Graham also said that, “If we as conservatives give Rush a pass, we will be confirming what the Left already wants to believe about us . . . We listeners didn’t take his beliefs about responsibility and character to heart, it was all just show business.”

On the other hand, in a column posted on Limbaugh’s own website, Paul Jacob wrote that Limbaugh’s rhetoric about morality was just an exercise in “rollicking facetiousness” and was not to be taken seriously.

The situation went from bad to worse after the conservative Club for Growth welcomed “El Rushbo” back to the air with an advertisement in the Washington Times and ABC News investigative journalist Brian Ross reported that authorities were looking into whether Limbaugh laundered money to pay for his drugs.  Limbaugh apparently had made between 30 and 40 cash withdrawals from his account in amounts just under $10,000.  It looked as if Limbaugh was structuring financial transactions below that limit to avoid reporting the cash withdrawals and, thus, alerting authorities to suspicious financial activity.  Ross reported that Limbaugh’s lawyers confirmed that a bank employee personally delivered cash to Limbaugh at his New York studio in amounts around $9,900.  The transactions were arranged through New York bank U.S. Trust, which paid a ten-million-dollar fine in 2001 because of the Limbaugh cash transfers and others like it.

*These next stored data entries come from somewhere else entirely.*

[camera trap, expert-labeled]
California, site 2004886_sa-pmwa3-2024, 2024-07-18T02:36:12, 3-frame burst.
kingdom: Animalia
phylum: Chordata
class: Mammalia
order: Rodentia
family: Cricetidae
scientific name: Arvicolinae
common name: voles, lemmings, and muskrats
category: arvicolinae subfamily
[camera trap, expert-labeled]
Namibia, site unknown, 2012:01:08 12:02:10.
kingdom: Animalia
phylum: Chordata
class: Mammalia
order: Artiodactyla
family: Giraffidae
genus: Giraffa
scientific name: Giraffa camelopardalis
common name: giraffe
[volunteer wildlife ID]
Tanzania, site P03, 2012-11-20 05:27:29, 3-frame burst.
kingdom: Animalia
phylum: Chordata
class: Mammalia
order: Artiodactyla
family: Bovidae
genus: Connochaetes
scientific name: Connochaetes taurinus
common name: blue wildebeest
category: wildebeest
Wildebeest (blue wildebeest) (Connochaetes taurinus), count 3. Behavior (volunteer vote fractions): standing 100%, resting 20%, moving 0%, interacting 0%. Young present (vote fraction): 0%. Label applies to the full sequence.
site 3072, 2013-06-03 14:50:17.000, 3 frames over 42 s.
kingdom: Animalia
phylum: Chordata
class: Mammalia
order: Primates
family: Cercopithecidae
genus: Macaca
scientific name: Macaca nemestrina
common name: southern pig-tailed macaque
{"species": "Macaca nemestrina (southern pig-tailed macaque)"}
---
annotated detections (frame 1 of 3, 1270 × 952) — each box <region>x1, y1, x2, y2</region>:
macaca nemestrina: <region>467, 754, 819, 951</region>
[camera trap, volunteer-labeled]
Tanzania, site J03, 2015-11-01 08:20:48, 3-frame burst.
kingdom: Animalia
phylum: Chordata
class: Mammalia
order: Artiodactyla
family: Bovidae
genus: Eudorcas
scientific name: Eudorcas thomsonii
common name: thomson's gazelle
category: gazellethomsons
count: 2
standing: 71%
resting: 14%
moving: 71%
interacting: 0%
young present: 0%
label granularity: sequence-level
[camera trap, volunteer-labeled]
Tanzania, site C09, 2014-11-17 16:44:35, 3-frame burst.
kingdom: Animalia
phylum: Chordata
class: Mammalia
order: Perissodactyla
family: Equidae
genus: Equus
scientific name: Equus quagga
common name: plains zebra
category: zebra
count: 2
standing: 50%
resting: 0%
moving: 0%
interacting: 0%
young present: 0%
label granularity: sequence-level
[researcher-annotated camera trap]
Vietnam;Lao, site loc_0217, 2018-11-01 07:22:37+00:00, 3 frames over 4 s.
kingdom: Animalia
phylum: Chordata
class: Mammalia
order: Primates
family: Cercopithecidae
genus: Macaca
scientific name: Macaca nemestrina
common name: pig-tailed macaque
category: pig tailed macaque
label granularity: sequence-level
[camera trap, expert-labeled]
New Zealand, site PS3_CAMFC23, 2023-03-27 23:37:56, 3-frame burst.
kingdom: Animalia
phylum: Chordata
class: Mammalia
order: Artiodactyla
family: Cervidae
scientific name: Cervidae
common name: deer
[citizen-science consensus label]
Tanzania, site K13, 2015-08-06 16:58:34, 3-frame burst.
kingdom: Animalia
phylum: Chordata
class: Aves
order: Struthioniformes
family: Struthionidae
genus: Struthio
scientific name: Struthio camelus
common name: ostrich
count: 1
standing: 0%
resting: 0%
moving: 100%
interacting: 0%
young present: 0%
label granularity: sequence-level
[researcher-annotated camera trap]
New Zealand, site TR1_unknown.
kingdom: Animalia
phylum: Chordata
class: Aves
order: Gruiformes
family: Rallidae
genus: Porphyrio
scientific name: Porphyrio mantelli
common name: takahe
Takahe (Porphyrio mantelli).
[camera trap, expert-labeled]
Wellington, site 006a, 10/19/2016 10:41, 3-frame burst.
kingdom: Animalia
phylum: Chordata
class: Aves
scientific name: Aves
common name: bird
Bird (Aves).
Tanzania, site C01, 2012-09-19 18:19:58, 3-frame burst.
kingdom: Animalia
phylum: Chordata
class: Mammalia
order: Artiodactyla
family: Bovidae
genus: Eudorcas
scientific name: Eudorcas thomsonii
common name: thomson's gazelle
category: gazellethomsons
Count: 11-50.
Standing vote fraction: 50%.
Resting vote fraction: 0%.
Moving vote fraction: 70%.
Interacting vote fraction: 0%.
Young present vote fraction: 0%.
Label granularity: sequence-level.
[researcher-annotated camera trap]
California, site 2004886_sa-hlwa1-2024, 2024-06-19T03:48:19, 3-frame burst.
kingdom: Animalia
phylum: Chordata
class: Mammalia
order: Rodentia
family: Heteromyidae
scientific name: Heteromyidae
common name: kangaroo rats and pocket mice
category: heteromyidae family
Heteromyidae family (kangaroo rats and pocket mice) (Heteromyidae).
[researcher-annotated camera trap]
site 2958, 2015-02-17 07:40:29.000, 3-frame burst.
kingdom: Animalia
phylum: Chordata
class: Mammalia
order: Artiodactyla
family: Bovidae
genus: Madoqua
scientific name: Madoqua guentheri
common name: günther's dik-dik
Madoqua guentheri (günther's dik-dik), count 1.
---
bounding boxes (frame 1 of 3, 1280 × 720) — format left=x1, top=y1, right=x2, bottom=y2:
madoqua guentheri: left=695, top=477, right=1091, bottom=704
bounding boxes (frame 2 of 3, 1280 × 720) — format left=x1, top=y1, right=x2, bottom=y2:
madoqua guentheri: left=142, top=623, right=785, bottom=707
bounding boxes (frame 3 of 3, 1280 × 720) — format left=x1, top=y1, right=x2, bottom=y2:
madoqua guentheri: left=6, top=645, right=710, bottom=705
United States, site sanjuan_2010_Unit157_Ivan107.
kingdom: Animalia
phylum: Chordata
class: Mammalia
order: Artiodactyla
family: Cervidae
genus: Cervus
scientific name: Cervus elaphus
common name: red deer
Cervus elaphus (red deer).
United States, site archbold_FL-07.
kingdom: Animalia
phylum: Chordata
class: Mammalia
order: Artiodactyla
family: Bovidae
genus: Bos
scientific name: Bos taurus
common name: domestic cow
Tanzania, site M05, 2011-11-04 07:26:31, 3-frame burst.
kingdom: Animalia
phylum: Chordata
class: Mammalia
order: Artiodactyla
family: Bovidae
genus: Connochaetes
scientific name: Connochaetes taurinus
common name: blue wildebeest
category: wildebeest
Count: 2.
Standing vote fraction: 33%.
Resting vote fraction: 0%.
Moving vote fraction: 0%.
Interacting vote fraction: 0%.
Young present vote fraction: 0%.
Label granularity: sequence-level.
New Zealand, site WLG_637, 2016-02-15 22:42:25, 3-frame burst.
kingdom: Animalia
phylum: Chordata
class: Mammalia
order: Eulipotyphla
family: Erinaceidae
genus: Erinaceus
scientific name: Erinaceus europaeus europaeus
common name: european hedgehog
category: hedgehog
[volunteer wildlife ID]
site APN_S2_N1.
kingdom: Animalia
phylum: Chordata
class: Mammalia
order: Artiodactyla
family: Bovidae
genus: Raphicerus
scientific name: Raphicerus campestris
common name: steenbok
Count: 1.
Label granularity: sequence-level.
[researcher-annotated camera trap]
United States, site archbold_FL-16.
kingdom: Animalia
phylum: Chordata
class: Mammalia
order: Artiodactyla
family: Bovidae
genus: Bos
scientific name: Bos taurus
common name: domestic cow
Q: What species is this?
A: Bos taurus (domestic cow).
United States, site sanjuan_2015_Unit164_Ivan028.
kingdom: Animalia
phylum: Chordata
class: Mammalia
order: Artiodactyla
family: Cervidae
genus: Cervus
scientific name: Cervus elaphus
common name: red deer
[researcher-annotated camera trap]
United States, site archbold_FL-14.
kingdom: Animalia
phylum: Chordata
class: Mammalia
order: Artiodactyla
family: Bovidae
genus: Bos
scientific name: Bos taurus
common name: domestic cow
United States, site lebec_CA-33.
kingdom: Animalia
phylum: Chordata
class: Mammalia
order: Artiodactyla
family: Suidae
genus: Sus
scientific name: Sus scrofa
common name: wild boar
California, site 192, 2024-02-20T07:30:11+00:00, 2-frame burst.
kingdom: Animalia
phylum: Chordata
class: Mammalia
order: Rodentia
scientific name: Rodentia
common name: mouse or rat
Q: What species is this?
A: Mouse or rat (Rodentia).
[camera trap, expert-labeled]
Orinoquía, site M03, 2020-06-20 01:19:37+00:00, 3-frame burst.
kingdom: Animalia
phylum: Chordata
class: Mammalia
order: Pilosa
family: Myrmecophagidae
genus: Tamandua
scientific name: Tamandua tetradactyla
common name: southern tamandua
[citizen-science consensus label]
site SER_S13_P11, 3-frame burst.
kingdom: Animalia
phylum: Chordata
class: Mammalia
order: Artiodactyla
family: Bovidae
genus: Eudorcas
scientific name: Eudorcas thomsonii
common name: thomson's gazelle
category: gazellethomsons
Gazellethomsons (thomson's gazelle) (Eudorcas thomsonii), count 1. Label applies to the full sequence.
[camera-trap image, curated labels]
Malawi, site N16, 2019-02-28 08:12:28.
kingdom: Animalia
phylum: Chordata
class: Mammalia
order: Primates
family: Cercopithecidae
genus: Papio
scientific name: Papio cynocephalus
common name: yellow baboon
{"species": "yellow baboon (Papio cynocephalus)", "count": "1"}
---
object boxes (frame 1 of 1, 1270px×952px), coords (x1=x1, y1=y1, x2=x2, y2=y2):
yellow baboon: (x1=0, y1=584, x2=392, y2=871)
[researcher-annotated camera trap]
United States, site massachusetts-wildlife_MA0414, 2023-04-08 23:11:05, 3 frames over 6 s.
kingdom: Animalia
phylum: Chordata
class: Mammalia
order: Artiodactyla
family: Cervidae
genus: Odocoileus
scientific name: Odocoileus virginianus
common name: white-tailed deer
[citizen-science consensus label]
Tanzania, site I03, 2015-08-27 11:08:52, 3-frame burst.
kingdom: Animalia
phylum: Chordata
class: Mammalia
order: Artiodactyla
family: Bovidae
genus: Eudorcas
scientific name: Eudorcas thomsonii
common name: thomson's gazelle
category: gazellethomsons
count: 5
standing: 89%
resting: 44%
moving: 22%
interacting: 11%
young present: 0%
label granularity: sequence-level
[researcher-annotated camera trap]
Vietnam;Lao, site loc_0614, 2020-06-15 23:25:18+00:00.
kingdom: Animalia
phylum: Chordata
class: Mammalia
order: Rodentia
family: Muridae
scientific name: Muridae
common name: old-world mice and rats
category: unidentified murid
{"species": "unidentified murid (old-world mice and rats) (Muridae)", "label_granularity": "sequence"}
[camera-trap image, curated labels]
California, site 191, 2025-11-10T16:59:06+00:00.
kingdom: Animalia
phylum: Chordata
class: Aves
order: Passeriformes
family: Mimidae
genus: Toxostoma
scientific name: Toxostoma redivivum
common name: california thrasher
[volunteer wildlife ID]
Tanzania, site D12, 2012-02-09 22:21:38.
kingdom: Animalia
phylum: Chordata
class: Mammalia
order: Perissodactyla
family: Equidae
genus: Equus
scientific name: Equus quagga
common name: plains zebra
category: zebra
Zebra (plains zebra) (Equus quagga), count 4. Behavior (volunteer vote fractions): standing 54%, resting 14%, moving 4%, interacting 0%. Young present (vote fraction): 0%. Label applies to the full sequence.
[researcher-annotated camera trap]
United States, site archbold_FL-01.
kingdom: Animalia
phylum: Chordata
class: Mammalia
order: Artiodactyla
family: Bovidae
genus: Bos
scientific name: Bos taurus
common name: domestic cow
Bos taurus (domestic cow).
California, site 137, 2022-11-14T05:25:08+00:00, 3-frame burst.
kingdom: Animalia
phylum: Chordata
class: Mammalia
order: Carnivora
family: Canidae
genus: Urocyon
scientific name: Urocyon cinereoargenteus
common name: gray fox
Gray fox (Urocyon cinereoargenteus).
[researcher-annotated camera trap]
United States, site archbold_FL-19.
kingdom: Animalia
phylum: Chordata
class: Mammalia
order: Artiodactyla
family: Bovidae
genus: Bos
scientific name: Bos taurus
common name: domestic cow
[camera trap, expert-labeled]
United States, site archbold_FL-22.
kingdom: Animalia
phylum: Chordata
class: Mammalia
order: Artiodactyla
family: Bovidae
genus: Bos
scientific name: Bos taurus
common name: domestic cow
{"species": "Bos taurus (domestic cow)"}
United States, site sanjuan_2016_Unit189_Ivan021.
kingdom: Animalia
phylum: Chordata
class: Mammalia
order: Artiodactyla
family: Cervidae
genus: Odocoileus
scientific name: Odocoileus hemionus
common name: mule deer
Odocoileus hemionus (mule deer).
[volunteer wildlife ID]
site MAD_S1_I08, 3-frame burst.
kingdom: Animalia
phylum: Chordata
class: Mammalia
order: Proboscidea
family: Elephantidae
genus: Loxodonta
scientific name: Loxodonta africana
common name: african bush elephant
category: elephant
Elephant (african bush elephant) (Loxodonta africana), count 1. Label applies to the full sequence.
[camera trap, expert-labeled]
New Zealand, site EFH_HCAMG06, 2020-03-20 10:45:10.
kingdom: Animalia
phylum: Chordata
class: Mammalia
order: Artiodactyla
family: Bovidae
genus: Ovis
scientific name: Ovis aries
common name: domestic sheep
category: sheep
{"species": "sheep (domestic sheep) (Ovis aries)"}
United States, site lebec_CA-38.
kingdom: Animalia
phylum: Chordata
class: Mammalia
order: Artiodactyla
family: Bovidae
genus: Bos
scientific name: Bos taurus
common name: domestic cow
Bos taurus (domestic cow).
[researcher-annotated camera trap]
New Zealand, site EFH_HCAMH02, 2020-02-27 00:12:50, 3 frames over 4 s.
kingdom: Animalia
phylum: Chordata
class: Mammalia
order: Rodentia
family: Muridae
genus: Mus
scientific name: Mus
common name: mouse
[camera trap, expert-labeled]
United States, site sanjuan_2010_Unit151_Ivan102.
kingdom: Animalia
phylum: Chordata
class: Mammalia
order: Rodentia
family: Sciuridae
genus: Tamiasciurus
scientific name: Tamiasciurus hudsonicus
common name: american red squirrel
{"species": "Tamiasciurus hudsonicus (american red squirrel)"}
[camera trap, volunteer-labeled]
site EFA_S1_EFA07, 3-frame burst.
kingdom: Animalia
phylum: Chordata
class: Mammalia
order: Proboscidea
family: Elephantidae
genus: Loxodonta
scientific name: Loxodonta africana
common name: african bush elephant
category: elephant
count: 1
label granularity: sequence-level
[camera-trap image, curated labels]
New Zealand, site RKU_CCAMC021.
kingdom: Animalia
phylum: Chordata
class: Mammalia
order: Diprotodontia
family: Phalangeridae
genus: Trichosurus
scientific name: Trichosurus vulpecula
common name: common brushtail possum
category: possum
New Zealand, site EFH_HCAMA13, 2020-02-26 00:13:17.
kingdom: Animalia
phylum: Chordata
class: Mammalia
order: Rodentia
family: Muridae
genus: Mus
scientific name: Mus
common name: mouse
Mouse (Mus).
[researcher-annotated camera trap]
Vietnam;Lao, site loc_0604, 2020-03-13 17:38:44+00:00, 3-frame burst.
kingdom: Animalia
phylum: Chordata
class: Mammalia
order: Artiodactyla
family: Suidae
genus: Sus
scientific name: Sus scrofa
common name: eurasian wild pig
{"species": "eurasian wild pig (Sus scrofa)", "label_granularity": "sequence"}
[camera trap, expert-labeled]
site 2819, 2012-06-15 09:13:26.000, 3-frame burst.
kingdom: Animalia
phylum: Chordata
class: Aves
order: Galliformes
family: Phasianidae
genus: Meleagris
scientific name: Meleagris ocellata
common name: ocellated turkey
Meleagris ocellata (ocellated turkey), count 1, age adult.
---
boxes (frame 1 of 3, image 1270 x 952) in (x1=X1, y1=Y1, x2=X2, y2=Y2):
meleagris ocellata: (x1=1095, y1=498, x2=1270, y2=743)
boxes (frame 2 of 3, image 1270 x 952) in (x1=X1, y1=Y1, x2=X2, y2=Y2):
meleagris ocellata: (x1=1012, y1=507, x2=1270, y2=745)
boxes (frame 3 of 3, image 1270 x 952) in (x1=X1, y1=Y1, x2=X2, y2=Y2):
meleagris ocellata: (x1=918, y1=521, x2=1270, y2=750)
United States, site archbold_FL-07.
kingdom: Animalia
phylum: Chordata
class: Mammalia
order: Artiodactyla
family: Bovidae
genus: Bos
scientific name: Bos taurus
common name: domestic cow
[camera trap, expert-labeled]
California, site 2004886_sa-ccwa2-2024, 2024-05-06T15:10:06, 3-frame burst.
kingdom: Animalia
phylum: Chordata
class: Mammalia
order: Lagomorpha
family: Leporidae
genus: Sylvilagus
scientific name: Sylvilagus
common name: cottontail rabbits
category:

Limbaugh protested that “I was not laundering money.  I was withdrawing money, for crying out loud.” He claimed he knew who was behind the allegations, and that he would go public with his suspicions “at some point.”

It was then revealed that the Palm Beach County state attorney’s office had seized the medical records of four doctors who treated Limbaugh.  Asim Brown, a law-enforcement agent assigned to the state attorney’s office anti-money-laundering task force, stated in a warrant that Limbaugh’s actions “violate the letter, and spirit” of the law that prohibits looking for a doctor willing to prescribe drugs illegally.

Limbaugh read a statement from his lawyer, Roy Black, on the air, saying Limbaugh was the target of a “fishing expedition.” It looked like a real-life version of Finding Nemo, with a big fish in the crosshairs.

The Club for Growth ad said that America had been waiting for Limbaugh to return “to his rightful place behind the EIB Golden Microphone” to keep the world safe from “loony liberalism.”

Speculation is mounting, however, that Limbaugh might have to leave his golden microphone and vacate his $24-million oceanfront mansion for less luxurious accommodations.